DATA TO USE
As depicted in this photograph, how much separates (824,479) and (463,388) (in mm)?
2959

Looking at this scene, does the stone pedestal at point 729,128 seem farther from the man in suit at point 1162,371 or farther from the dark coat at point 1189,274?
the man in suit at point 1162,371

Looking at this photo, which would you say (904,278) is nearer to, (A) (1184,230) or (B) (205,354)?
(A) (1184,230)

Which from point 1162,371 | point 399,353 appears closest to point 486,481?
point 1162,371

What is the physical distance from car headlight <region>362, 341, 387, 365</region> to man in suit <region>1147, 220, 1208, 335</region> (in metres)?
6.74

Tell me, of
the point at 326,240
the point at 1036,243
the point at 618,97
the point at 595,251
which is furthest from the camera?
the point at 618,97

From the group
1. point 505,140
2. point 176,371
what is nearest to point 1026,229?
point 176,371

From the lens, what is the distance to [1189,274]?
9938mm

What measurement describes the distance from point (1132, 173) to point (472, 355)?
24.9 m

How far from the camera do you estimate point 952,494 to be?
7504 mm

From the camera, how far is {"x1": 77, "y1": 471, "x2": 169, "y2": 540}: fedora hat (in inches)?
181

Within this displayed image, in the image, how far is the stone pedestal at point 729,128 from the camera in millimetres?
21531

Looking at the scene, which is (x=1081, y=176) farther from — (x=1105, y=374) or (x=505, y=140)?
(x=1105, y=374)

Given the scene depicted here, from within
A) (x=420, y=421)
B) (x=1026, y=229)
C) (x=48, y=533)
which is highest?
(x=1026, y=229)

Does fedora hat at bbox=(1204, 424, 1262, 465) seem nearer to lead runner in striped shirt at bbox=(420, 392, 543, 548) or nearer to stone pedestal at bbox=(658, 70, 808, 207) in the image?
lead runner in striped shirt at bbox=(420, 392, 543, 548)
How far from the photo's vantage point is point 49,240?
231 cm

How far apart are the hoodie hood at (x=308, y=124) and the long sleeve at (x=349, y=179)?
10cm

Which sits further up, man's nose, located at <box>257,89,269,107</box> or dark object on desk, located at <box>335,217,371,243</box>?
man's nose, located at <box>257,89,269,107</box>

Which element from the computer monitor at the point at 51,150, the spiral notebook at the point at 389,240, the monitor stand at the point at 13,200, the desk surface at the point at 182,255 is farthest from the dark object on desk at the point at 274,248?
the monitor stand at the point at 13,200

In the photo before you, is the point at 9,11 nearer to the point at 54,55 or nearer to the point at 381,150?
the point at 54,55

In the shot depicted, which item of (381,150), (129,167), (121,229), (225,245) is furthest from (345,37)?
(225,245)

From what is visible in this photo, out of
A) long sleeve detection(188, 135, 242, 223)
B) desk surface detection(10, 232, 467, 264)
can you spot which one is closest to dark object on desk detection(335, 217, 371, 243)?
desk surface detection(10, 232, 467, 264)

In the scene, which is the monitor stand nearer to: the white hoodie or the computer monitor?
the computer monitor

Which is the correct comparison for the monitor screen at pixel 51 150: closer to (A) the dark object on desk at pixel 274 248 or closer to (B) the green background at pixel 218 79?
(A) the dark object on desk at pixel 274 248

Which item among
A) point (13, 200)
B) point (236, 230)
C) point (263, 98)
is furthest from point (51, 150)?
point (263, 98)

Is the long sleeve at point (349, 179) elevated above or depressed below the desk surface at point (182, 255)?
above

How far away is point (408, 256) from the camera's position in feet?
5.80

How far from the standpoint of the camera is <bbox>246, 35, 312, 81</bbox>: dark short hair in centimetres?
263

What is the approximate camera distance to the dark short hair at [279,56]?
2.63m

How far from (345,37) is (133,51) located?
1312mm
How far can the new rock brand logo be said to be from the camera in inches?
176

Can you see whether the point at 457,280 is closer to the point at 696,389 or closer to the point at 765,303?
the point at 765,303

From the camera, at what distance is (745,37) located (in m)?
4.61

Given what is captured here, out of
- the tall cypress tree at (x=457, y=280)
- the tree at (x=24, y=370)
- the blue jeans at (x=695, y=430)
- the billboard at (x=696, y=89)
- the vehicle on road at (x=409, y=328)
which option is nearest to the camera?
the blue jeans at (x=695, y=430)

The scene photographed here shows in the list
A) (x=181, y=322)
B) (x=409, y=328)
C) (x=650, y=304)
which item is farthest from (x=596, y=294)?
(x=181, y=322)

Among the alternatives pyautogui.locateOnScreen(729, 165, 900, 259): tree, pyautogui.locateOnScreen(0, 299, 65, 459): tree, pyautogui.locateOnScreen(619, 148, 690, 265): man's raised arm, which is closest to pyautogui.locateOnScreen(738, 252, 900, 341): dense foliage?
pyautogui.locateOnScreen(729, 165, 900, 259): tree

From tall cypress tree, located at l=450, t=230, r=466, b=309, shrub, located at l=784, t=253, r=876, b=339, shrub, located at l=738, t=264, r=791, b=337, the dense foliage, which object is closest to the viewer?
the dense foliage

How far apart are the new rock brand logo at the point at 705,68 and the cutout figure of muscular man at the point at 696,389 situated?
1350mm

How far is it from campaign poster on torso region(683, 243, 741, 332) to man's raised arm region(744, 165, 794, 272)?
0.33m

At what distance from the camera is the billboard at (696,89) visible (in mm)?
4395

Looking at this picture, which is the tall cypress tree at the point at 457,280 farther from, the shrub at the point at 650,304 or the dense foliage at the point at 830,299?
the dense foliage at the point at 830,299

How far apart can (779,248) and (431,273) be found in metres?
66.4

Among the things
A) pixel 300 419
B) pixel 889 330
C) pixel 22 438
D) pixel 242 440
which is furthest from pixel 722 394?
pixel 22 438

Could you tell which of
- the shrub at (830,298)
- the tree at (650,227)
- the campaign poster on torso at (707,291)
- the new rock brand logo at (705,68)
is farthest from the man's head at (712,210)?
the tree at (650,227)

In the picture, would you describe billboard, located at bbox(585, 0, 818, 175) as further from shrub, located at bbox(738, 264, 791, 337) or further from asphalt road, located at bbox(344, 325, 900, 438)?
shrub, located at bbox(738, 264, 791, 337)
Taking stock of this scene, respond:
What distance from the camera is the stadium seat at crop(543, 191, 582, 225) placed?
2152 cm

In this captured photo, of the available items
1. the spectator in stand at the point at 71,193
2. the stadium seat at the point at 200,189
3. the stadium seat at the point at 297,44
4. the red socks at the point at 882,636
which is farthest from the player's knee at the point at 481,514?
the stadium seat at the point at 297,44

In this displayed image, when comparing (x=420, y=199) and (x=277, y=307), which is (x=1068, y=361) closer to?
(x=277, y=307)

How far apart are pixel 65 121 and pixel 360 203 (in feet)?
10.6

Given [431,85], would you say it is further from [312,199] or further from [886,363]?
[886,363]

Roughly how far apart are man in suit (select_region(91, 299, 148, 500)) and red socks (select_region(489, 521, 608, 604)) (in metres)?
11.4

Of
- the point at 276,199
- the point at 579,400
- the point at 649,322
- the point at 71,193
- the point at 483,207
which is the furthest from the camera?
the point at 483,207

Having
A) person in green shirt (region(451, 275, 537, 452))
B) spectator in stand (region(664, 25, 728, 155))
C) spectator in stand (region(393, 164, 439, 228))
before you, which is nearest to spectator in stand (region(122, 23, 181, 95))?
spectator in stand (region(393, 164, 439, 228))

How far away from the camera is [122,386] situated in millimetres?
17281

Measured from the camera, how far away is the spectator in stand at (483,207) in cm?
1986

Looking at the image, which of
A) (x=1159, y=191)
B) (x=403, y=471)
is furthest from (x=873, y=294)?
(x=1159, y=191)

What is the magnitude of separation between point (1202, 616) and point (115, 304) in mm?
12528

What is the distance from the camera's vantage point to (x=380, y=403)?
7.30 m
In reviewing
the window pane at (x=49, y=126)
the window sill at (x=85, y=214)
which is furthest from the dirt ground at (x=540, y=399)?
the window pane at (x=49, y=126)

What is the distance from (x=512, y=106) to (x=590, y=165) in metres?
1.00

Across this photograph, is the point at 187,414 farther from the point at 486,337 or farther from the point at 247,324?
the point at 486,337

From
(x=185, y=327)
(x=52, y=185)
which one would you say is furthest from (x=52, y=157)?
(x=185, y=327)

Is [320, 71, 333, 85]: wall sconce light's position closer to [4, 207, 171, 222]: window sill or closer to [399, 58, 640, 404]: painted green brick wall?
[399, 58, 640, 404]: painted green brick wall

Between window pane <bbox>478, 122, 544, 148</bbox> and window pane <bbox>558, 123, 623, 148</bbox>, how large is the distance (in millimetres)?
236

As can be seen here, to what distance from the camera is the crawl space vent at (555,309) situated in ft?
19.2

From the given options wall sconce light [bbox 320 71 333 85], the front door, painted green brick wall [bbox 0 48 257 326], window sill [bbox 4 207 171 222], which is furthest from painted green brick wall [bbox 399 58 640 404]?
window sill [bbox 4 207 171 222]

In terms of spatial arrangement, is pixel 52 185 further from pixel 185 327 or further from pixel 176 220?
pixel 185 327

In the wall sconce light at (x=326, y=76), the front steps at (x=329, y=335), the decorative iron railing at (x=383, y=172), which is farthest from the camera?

EXERCISE REQUIREMENTS
Reproduce verbatim everything from the line containing "In terms of" down to the final line of the records.

COMPLETE OUTPUT
In terms of spatial arrangement, is pixel 52 185 further from pixel 185 327 or further from pixel 176 220?
pixel 185 327

In the wall sconce light at (x=326, y=76), the front steps at (x=329, y=335), the decorative iron railing at (x=383, y=172), which is farthest from the camera?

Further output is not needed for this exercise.